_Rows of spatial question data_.
------------------------------------------------------------

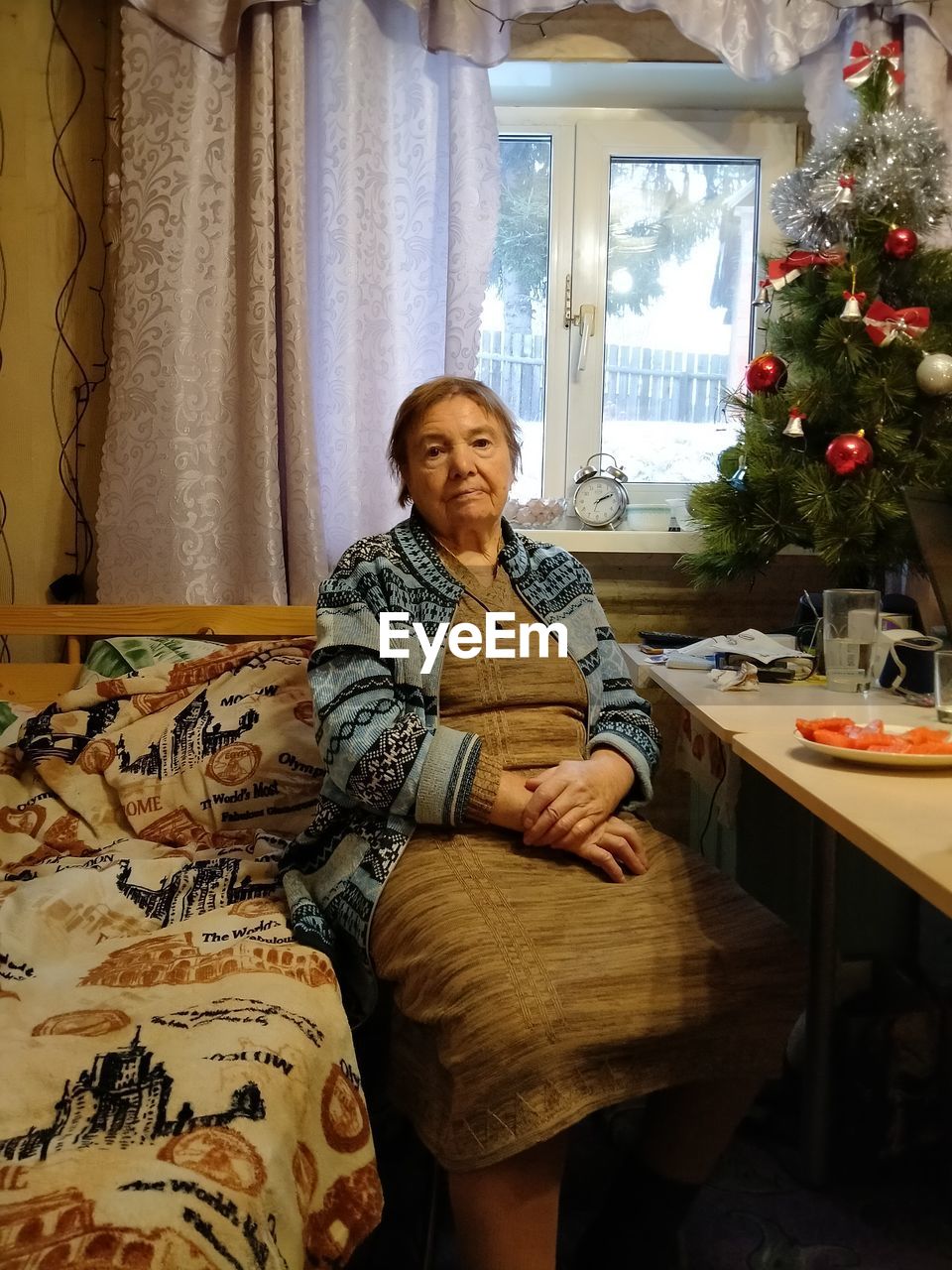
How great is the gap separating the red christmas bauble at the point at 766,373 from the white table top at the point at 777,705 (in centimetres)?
67

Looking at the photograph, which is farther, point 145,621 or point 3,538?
point 3,538

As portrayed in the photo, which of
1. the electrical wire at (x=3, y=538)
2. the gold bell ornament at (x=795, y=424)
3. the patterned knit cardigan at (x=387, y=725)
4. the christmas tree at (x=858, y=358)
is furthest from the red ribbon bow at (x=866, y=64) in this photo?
the electrical wire at (x=3, y=538)

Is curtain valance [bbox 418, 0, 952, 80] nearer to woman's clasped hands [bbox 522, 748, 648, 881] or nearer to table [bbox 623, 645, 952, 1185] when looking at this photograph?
table [bbox 623, 645, 952, 1185]

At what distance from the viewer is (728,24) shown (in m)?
2.26

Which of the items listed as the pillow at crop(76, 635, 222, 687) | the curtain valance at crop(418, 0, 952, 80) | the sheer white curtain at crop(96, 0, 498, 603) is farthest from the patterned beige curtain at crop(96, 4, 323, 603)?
the curtain valance at crop(418, 0, 952, 80)

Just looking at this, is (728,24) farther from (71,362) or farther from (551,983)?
(551,983)

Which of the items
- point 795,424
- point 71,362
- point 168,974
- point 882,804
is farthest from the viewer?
point 71,362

------------------------------------------------------------

_WHAT IS ASKED_.
Lay out the lines of the entries as a JSON list of strings, one string per line with blank lines omitted. Begin at the line that has "As portrayed in the photo, which of" and continue through the end of the entries.

_ANSWER TO THIS TASK_.
[
  "As portrayed in the photo, which of",
  "1. the electrical wire at (x=3, y=538)",
  "2. the gold bell ornament at (x=795, y=424)",
  "3. the patterned knit cardigan at (x=387, y=725)",
  "4. the christmas tree at (x=858, y=358)",
  "is furthest from the red ribbon bow at (x=866, y=64) in this photo?",
  "the electrical wire at (x=3, y=538)",
  "Is curtain valance [bbox 418, 0, 952, 80] nearer to woman's clasped hands [bbox 522, 748, 648, 881] or nearer to table [bbox 623, 645, 952, 1185] when looking at this photograph?",
  "table [bbox 623, 645, 952, 1185]",
  "At what distance from the viewer is (728,24) shown (in m)?",
  "2.26",
  "Which of the items listed as the pillow at crop(76, 635, 222, 687) | the curtain valance at crop(418, 0, 952, 80) | the sheer white curtain at crop(96, 0, 498, 603) is farthest from the patterned beige curtain at crop(96, 4, 323, 603)?",
  "the curtain valance at crop(418, 0, 952, 80)",
  "Just looking at this, is (728,24) farther from (71,362) or farther from (551,983)?",
  "(551,983)",
  "Which of the items",
  "- point 795,424",
  "- point 71,362",
  "- point 168,974",
  "- point 882,804",
  "is farthest from the viewer?",
  "point 71,362"
]